Creativity and Children: Inspire Lifelong Learning

The Cycle of Creativity
In order for someone, whether she's a kindergartner, sixth grader, high schooler, college student or a full-fledged adult, to get to know the world she lives in and be truly creative, she needs to hit six steps:

 

  • Imagine: Come up with an idea. Much like a hypothesis, some of the best ideas come from the desire to find a solution to a common problem.

  • Create: Build or construct something based on the idea.

  • Debug: Figure out what isn't working and think about how to do it differently, because chances are, whatever she creates isn't going to work the way she expected.

  • Share: Show it to others and seek their opinions. They might say, "This would be even better if it also had..." or "This looks great, but why did you do...?"

  • Reflect: Take in what others have said, think about her own experiences and plan some next steps.

  • Iterate: Do it over. Revise what she's done based on her reflections.

 

10 Tips to Instant Imagination
Encouraging creativity in your child might seem easy enough, but any parent who's ever asked how their kid's day at school went and got a blasé "Fiiine" knows it takes some finesse. Resnick might have a PhD, but his advice doesn't come from any book: It's all thanks to the real experts — the kids he learns from at Lifelong Kindergarten.

 

1. Just don't say no.
The quickest way to stop kids from being creative is to, well, stop them. "You should never inhibit them from doing their explorations because, a lot of times, it might seem silly, but it is serving a productive role." So, next time they're playing with their food, let 'em at it. When they put club soda in the mayonnaise, who knows what's going to happen?

2. Fire away.
Just letting them make a mess, however, won't necessarily lead to learning. This is where, Resnick says, parents and educators play a vital role by asking the right questions and plenty of them. Try questions such as "Why do you think that happened?" or "What do you think would change if you tried this?"

3. Give 'em what they want.
You wouldn't want to cross a river without a canoe and paddle, would you?
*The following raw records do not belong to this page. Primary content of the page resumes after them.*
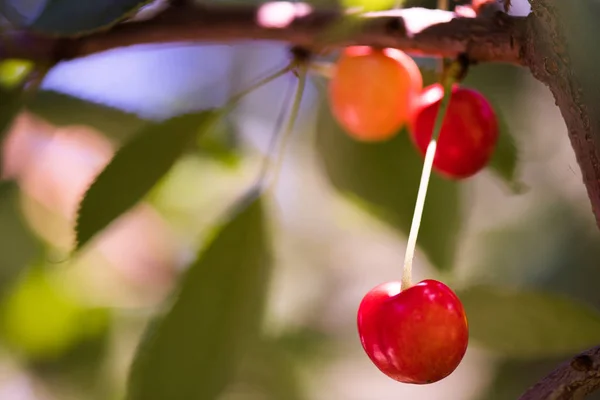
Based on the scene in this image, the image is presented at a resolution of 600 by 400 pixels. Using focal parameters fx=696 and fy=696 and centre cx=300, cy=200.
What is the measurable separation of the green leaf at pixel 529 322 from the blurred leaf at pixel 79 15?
1.07ft

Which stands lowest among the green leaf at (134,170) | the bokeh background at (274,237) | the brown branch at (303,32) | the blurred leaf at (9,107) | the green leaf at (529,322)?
the bokeh background at (274,237)

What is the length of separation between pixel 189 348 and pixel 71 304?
406mm

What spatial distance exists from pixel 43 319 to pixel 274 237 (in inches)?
15.0

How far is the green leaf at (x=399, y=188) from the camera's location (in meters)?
0.58

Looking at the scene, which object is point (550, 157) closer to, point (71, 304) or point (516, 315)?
point (516, 315)

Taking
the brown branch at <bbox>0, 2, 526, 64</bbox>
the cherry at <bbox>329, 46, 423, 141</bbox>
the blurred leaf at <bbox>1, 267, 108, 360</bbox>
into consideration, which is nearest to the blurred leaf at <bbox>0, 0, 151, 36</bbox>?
the brown branch at <bbox>0, 2, 526, 64</bbox>

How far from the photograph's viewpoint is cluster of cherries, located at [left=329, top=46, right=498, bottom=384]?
1.04 feet

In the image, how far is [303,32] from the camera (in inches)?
17.9

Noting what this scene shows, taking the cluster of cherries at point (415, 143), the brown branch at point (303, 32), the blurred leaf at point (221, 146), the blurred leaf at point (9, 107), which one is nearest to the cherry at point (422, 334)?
the cluster of cherries at point (415, 143)

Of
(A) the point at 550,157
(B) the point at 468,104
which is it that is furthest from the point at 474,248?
(B) the point at 468,104

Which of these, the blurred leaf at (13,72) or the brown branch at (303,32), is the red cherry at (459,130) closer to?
the brown branch at (303,32)

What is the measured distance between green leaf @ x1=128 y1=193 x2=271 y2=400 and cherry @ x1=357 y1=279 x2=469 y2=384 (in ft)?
0.68

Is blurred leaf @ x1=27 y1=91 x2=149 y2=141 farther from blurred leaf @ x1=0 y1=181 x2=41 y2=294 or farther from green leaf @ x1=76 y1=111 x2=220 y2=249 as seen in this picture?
green leaf @ x1=76 y1=111 x2=220 y2=249

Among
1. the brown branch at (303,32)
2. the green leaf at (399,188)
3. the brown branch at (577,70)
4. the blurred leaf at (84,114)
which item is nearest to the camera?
the brown branch at (577,70)
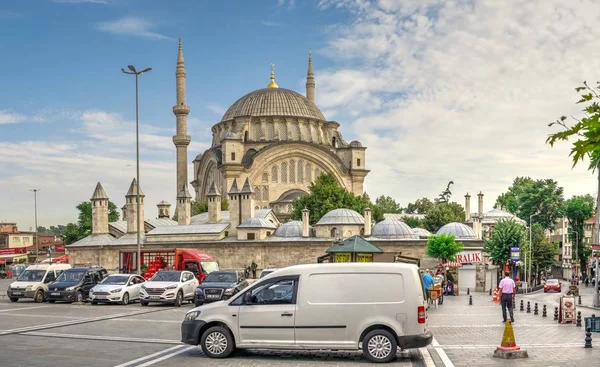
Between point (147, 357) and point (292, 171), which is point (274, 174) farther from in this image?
point (147, 357)

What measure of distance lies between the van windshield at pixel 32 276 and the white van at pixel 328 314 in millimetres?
18578

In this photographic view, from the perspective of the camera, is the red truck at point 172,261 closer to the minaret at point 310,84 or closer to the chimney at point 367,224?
the chimney at point 367,224

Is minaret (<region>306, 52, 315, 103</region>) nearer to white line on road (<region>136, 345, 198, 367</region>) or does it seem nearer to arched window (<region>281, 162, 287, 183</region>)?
arched window (<region>281, 162, 287, 183</region>)

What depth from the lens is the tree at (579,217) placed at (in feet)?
288

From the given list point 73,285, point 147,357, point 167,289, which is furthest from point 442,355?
point 73,285

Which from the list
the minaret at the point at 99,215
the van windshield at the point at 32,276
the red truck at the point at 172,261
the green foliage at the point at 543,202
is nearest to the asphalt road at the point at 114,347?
the van windshield at the point at 32,276

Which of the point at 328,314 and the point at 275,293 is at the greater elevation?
the point at 275,293

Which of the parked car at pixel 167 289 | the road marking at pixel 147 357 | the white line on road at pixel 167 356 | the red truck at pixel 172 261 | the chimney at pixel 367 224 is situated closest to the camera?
the road marking at pixel 147 357

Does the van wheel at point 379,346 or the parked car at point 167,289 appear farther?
the parked car at point 167,289

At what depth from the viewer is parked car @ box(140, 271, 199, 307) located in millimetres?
25547

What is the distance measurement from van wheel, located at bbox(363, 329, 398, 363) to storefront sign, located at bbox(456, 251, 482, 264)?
37882 millimetres

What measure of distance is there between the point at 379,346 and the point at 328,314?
967mm

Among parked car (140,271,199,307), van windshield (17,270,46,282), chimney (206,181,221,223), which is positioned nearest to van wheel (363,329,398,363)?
parked car (140,271,199,307)

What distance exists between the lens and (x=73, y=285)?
1079 inches
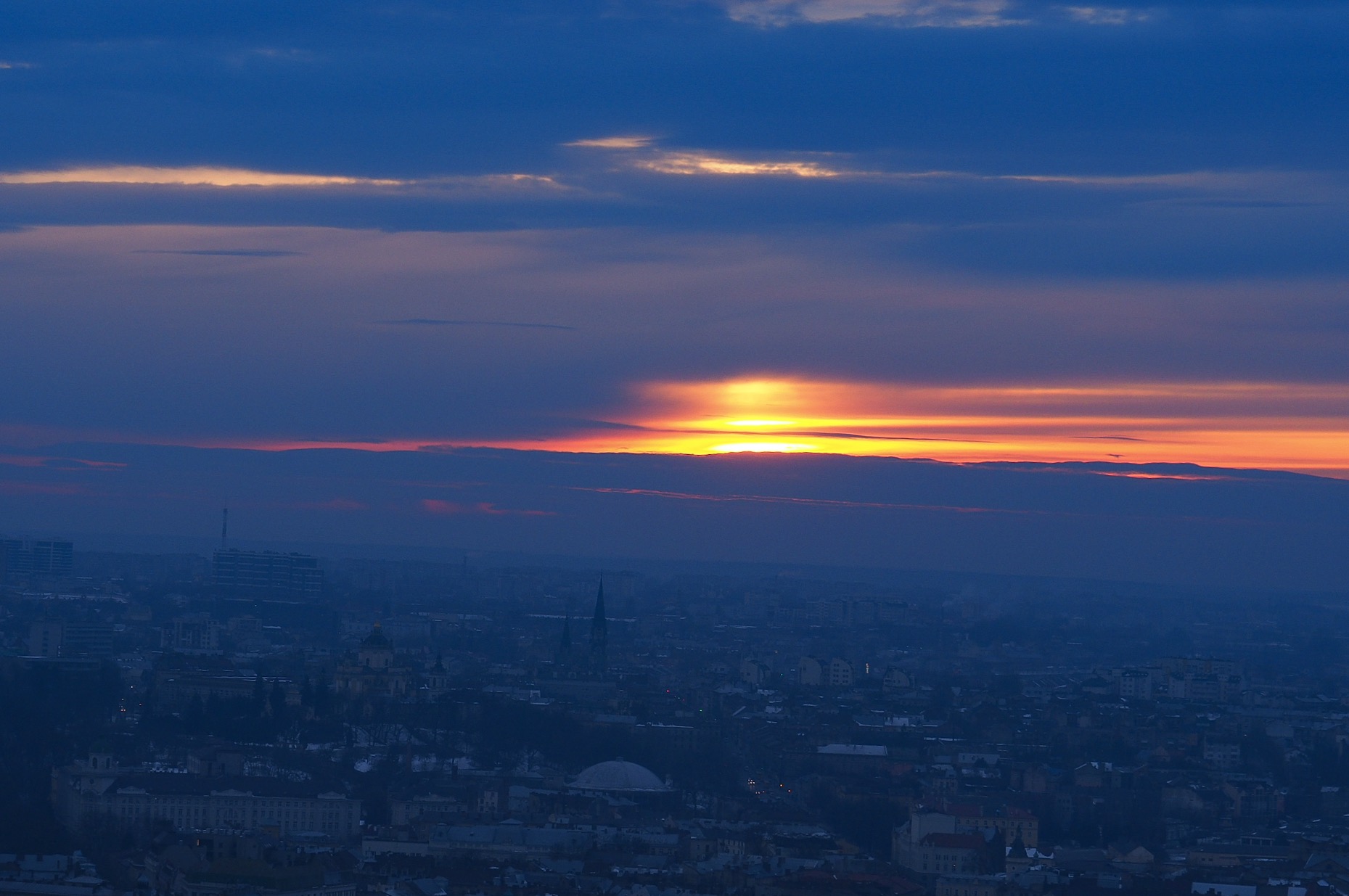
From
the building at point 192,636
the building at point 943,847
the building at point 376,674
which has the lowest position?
the building at point 943,847

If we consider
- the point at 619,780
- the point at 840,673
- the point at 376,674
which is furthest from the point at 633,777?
the point at 840,673

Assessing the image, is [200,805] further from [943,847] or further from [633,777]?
[943,847]

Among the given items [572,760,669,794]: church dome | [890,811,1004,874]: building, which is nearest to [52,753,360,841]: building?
[572,760,669,794]: church dome

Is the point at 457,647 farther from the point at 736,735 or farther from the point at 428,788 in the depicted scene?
the point at 428,788

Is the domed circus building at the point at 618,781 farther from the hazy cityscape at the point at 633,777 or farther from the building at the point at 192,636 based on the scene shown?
the building at the point at 192,636

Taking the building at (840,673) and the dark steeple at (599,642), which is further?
the building at (840,673)

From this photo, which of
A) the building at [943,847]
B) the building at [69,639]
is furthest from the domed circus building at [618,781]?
the building at [69,639]

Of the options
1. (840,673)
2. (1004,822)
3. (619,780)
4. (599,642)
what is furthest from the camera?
(840,673)
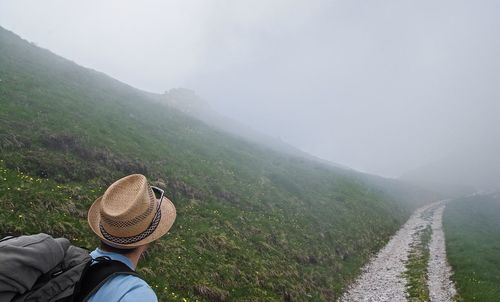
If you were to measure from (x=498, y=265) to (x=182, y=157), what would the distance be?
104 ft

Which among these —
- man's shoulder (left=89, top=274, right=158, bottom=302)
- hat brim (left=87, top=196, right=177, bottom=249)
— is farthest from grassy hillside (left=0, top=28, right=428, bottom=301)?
man's shoulder (left=89, top=274, right=158, bottom=302)

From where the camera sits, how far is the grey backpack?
3.61 meters

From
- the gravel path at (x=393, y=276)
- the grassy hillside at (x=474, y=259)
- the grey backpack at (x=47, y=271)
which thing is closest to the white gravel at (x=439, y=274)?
the gravel path at (x=393, y=276)

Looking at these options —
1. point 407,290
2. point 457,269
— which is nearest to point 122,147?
point 407,290

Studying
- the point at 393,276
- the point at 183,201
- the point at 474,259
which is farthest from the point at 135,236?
the point at 474,259

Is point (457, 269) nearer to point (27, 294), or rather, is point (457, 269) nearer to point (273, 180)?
point (273, 180)

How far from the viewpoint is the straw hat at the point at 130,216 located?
4512 mm

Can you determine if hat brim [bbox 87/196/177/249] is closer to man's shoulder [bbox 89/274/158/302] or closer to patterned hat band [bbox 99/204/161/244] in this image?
patterned hat band [bbox 99/204/161/244]

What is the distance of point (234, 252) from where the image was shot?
74.3ft

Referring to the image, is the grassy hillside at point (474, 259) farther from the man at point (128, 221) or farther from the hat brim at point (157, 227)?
the man at point (128, 221)

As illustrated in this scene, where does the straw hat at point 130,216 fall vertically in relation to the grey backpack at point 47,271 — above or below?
above

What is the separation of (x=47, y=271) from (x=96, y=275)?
0.49m

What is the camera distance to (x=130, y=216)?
4520 mm

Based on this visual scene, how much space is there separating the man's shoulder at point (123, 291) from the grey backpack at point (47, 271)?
0.20ft
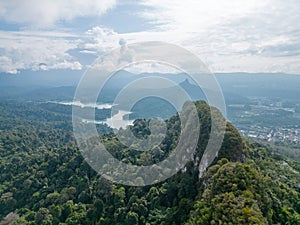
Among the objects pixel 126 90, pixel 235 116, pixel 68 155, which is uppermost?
pixel 126 90

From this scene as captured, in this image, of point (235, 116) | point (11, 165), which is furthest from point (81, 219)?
point (235, 116)

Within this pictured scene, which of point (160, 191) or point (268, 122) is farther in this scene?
point (268, 122)

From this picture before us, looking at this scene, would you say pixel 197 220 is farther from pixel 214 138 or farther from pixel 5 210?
pixel 5 210

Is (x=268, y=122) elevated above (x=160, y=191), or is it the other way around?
(x=160, y=191)

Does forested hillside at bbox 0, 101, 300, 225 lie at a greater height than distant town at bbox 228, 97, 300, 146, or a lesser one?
greater

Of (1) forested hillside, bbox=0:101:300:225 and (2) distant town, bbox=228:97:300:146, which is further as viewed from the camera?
(2) distant town, bbox=228:97:300:146

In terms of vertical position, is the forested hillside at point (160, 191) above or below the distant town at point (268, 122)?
above

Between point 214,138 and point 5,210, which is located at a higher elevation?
point 214,138

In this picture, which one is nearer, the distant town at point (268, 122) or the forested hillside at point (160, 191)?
the forested hillside at point (160, 191)
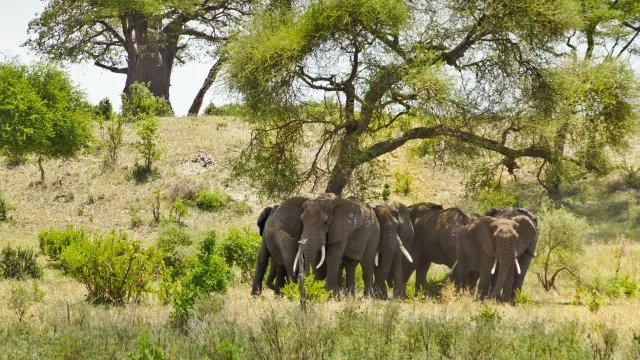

You can't expect your kids to use their creative juices if they don't have the supplies they need. So fill the house with craft materials, gizmos and whatever else they might need to express themselves on a whim.

Also, provide them with access to varied opportunities so that they can discover what it is they are interested in. "Allow your child to develop his or her own interests, and don't be so quick to narrow them down," Resnick says. "But that's not to say that they shouldn't be joining in other activities." Taking part in experiences with others, such as parents, siblings, friends or classmates, can help. For instance, a child in a household where the parents love to read classic novels is more likely to grow up with the same interest.